This sounds like it's just the cost to traverse the page table, right? ~300 cycles per raw memory lookup, and 3 of them because you'll typically need to go three levels deep?
The TLB is tiny these days, and 4kb pages are tiny.
I'm super hopeful that Linus is going to force through some big improvements to HugePages, because the current Linux HugePages support is super painful at the moment. 2MB pages alone could be a massive gain.
512K pagesize? Wouldn't that add a ton of IO in a lot of scenarios? Like every 1 byte file would now require a 512K event? Large pages (2MB/1GB) is for specialised use where you know you're not going to be paging things in/out too often, right?
IIRC Linus was quite dismissive about having larger-than-4k page sizes as the default.

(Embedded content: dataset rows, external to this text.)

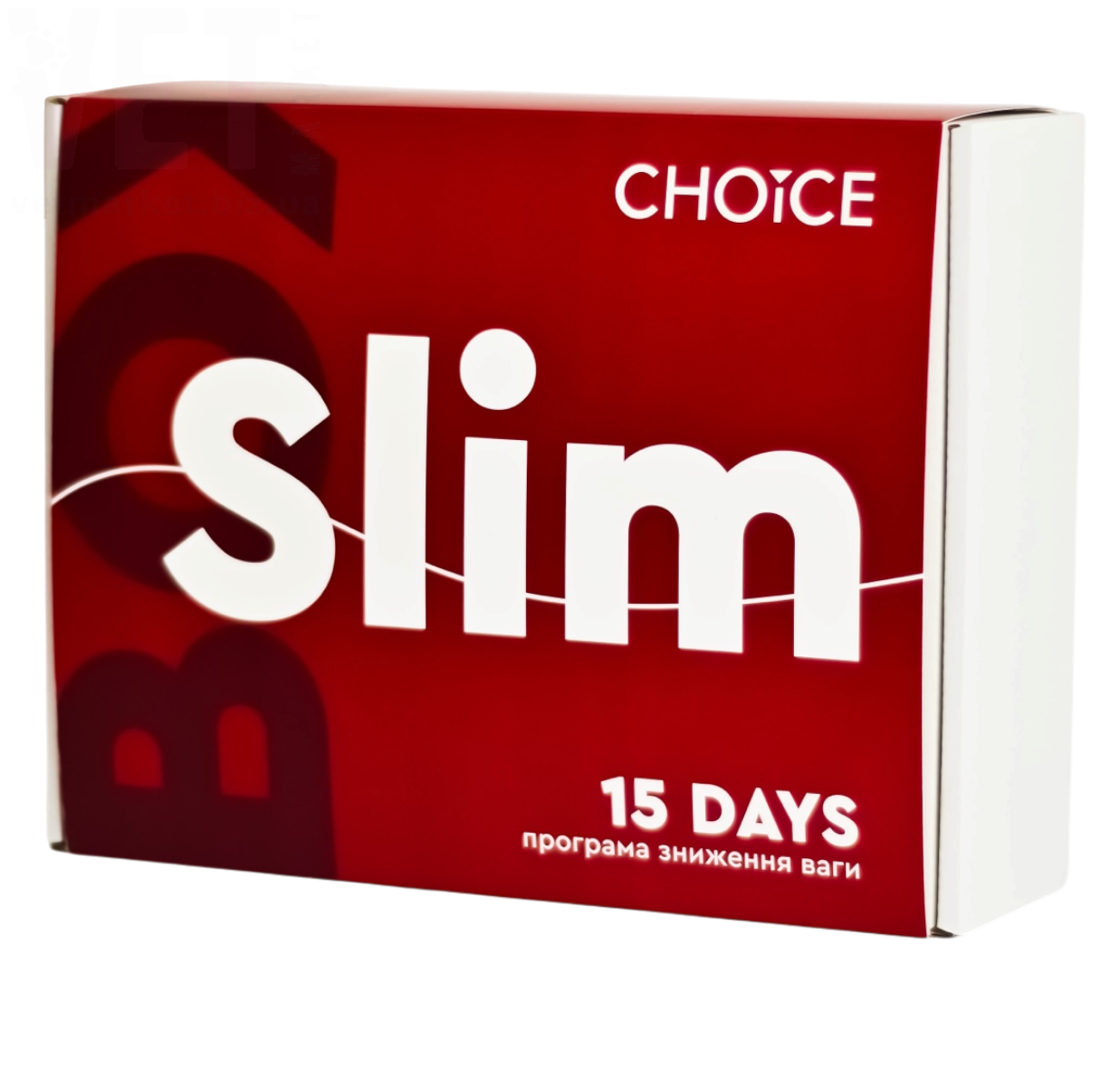 ���� ���� (��������� �������� ����). ���������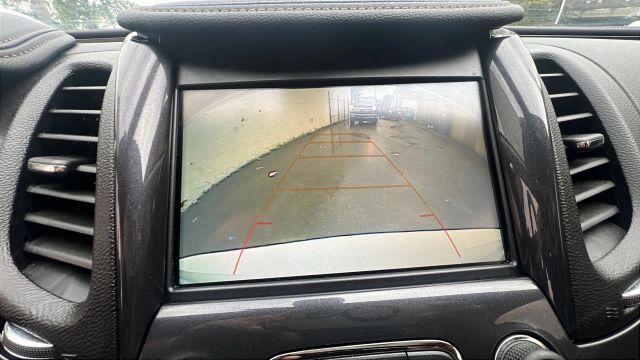 used 2019 Chevrolet Impala car, priced at $14,799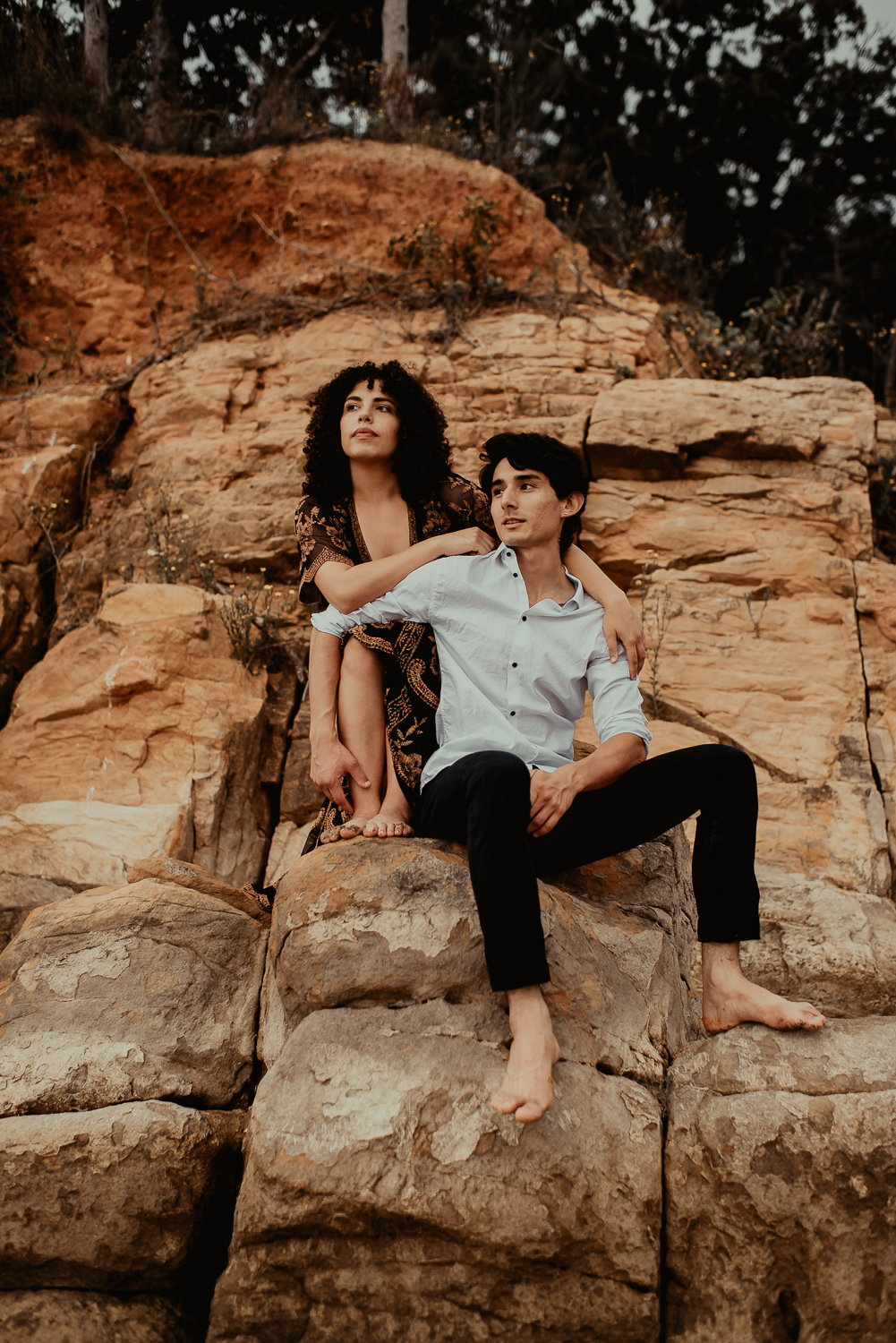Dallas Photographer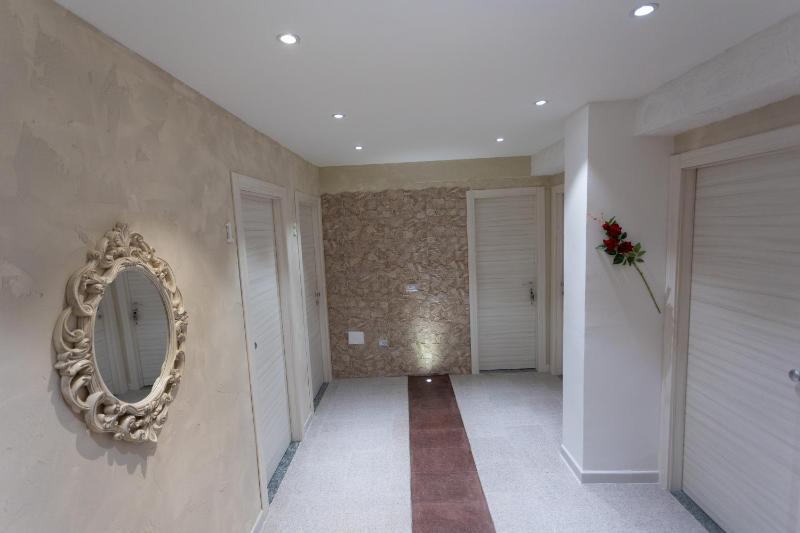 B&B L'Oasi - image 13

Another common one is actually in the kernel where filesystem block sizes are limited to page sizes, so from this point of view large page sizes are better:
The thing is, all the relevant page table data should already be in L1 caches when the page fault handler returns. The TLB miss on iret should not require raw memory lookups and should be much faster than 300 cycles.
Probably it's more that iret simply has always been slow (hence why the various syscall/sysenter extensions were created).
The TLB is tiny these days, and 4kb pages are tiny.
I'm super hopeful that Linus is going to force through some big improvements to HugePages, because the current Linux HugePages support is super painful at the moment. 2MB pages alone could be a massive gain.